- [Objective]:
What example of a warning event does the DevOps code-quality text give?

- [Selected text]:
········

Producing high quality of the code is one of the basic principles or rules of Agile working. This is also addressed by Lean. Lean uses the principle that a product may not be passed on in the production line if there is an error. The question is how to interpret this in a DevOps approach.
Annotation is the explanation of a piece of source code.
Branching is a technique that makes a copy of the source code to create two versions that are developed separately. After these branches have been altered by the developers, they are reassembled by a merge. There are various forms of branching. Therefore, a DevOps team must make a choice. This choice is also called the branching strategy.
The Definition of Ready (DOR) is a customs toll gate used within Agile Scrum to ensure that the Development team only takes care of those features that meet the requirements of the DOR. The DOR is being owned by the Development team.
The Definition of Done (DOD) is a customs toll gate used within Agile Scrum to ensure that no product in the sprint is accepted by the Product Owner before the DOD test has taken place. The DOD is being owned by the Development team.
A event catalogue is a list of all events of an application including the identification and the category (information, warning or exception).
This is an ITIL® process that defines which events are valuable to recognize and to capture. These may be information events such as starting or stopping a process. It is also possible that there is a probability of an exception. This is called a warning. An example is the 80% full disk. In case the application or infrastructure component does not function properly, there is an exception.
A Standard is an appointment (policy) that must always be met. There are no exceptions. If the Standard is not met then this is a defect. Rules are Standards that may differ under certain conditions. The deviation must be documented and argued. A Guideline is an advise that is not mandatory, but acting on this advise provides a better maintainable product.
Quality Assurance (QA) is the concept of comparing a completed product with Quality Control (QC). However, the QC must be concrete. Therefore, agreements on the quality of work have to be made. SRQ’s are the concrete QC’s which can be applied to toll gates like the DOR and DOD. Together QC and QA (QCA) are the means of getting high quality of code.

········

- [Extracted material]:
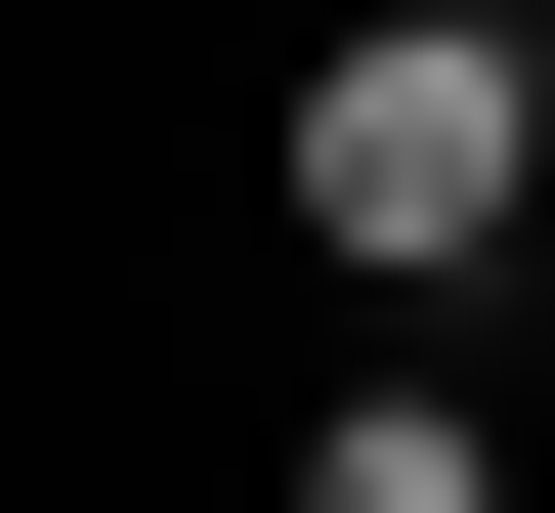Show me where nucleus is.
<instances>
[{
	"label": "nucleus",
	"mask_w": 555,
	"mask_h": 513,
	"mask_svg": "<svg viewBox=\"0 0 555 513\" xmlns=\"http://www.w3.org/2000/svg\"><path fill=\"white\" fill-rule=\"evenodd\" d=\"M555 215V0H343V43H299V257L343 299H470Z\"/></svg>",
	"instance_id": "f257e3e1"
}]
</instances>
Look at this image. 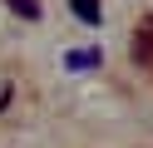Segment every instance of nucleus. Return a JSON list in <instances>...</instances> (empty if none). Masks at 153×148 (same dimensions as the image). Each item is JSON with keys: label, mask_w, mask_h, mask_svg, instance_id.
<instances>
[{"label": "nucleus", "mask_w": 153, "mask_h": 148, "mask_svg": "<svg viewBox=\"0 0 153 148\" xmlns=\"http://www.w3.org/2000/svg\"><path fill=\"white\" fill-rule=\"evenodd\" d=\"M99 64H104L99 49H69V54H64V69H74V74H89V69H99Z\"/></svg>", "instance_id": "nucleus-1"}, {"label": "nucleus", "mask_w": 153, "mask_h": 148, "mask_svg": "<svg viewBox=\"0 0 153 148\" xmlns=\"http://www.w3.org/2000/svg\"><path fill=\"white\" fill-rule=\"evenodd\" d=\"M69 10L79 20H89V25H104V10H99V0H69Z\"/></svg>", "instance_id": "nucleus-2"}, {"label": "nucleus", "mask_w": 153, "mask_h": 148, "mask_svg": "<svg viewBox=\"0 0 153 148\" xmlns=\"http://www.w3.org/2000/svg\"><path fill=\"white\" fill-rule=\"evenodd\" d=\"M10 5V15H20V20H40V0H5Z\"/></svg>", "instance_id": "nucleus-3"}, {"label": "nucleus", "mask_w": 153, "mask_h": 148, "mask_svg": "<svg viewBox=\"0 0 153 148\" xmlns=\"http://www.w3.org/2000/svg\"><path fill=\"white\" fill-rule=\"evenodd\" d=\"M138 59L143 64L153 59V20H143V30H138Z\"/></svg>", "instance_id": "nucleus-4"}]
</instances>
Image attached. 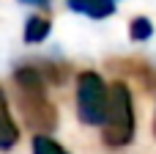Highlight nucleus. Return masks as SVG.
I'll return each instance as SVG.
<instances>
[{
	"label": "nucleus",
	"instance_id": "obj_1",
	"mask_svg": "<svg viewBox=\"0 0 156 154\" xmlns=\"http://www.w3.org/2000/svg\"><path fill=\"white\" fill-rule=\"evenodd\" d=\"M14 94H16V107L22 113L25 127L33 135H49L58 127V113L55 105L47 96V77L41 69L25 63L14 69Z\"/></svg>",
	"mask_w": 156,
	"mask_h": 154
},
{
	"label": "nucleus",
	"instance_id": "obj_7",
	"mask_svg": "<svg viewBox=\"0 0 156 154\" xmlns=\"http://www.w3.org/2000/svg\"><path fill=\"white\" fill-rule=\"evenodd\" d=\"M129 36H132L134 41H148V39L154 36V22H151L148 17H134V19L129 22Z\"/></svg>",
	"mask_w": 156,
	"mask_h": 154
},
{
	"label": "nucleus",
	"instance_id": "obj_9",
	"mask_svg": "<svg viewBox=\"0 0 156 154\" xmlns=\"http://www.w3.org/2000/svg\"><path fill=\"white\" fill-rule=\"evenodd\" d=\"M22 3H33V6H49V0H22Z\"/></svg>",
	"mask_w": 156,
	"mask_h": 154
},
{
	"label": "nucleus",
	"instance_id": "obj_6",
	"mask_svg": "<svg viewBox=\"0 0 156 154\" xmlns=\"http://www.w3.org/2000/svg\"><path fill=\"white\" fill-rule=\"evenodd\" d=\"M52 33V19L47 14H30L25 19V28H22V39L27 44H41L47 41V36Z\"/></svg>",
	"mask_w": 156,
	"mask_h": 154
},
{
	"label": "nucleus",
	"instance_id": "obj_4",
	"mask_svg": "<svg viewBox=\"0 0 156 154\" xmlns=\"http://www.w3.org/2000/svg\"><path fill=\"white\" fill-rule=\"evenodd\" d=\"M66 6L74 14H82L90 19H107L118 11V0H66Z\"/></svg>",
	"mask_w": 156,
	"mask_h": 154
},
{
	"label": "nucleus",
	"instance_id": "obj_2",
	"mask_svg": "<svg viewBox=\"0 0 156 154\" xmlns=\"http://www.w3.org/2000/svg\"><path fill=\"white\" fill-rule=\"evenodd\" d=\"M137 132V118H134V96L132 88L121 80L110 85V99H107V113L101 124V138L112 149H123L134 141Z\"/></svg>",
	"mask_w": 156,
	"mask_h": 154
},
{
	"label": "nucleus",
	"instance_id": "obj_8",
	"mask_svg": "<svg viewBox=\"0 0 156 154\" xmlns=\"http://www.w3.org/2000/svg\"><path fill=\"white\" fill-rule=\"evenodd\" d=\"M33 154H69V152L49 135H33Z\"/></svg>",
	"mask_w": 156,
	"mask_h": 154
},
{
	"label": "nucleus",
	"instance_id": "obj_3",
	"mask_svg": "<svg viewBox=\"0 0 156 154\" xmlns=\"http://www.w3.org/2000/svg\"><path fill=\"white\" fill-rule=\"evenodd\" d=\"M110 85L101 80L99 72H80L77 74V118L85 127H101L107 113Z\"/></svg>",
	"mask_w": 156,
	"mask_h": 154
},
{
	"label": "nucleus",
	"instance_id": "obj_10",
	"mask_svg": "<svg viewBox=\"0 0 156 154\" xmlns=\"http://www.w3.org/2000/svg\"><path fill=\"white\" fill-rule=\"evenodd\" d=\"M154 135H156V116H154Z\"/></svg>",
	"mask_w": 156,
	"mask_h": 154
},
{
	"label": "nucleus",
	"instance_id": "obj_5",
	"mask_svg": "<svg viewBox=\"0 0 156 154\" xmlns=\"http://www.w3.org/2000/svg\"><path fill=\"white\" fill-rule=\"evenodd\" d=\"M16 143H19V127H16V121L8 110V99L0 88V152L14 149Z\"/></svg>",
	"mask_w": 156,
	"mask_h": 154
}]
</instances>
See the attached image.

········

- [Answer in full]:
An 80% full disk.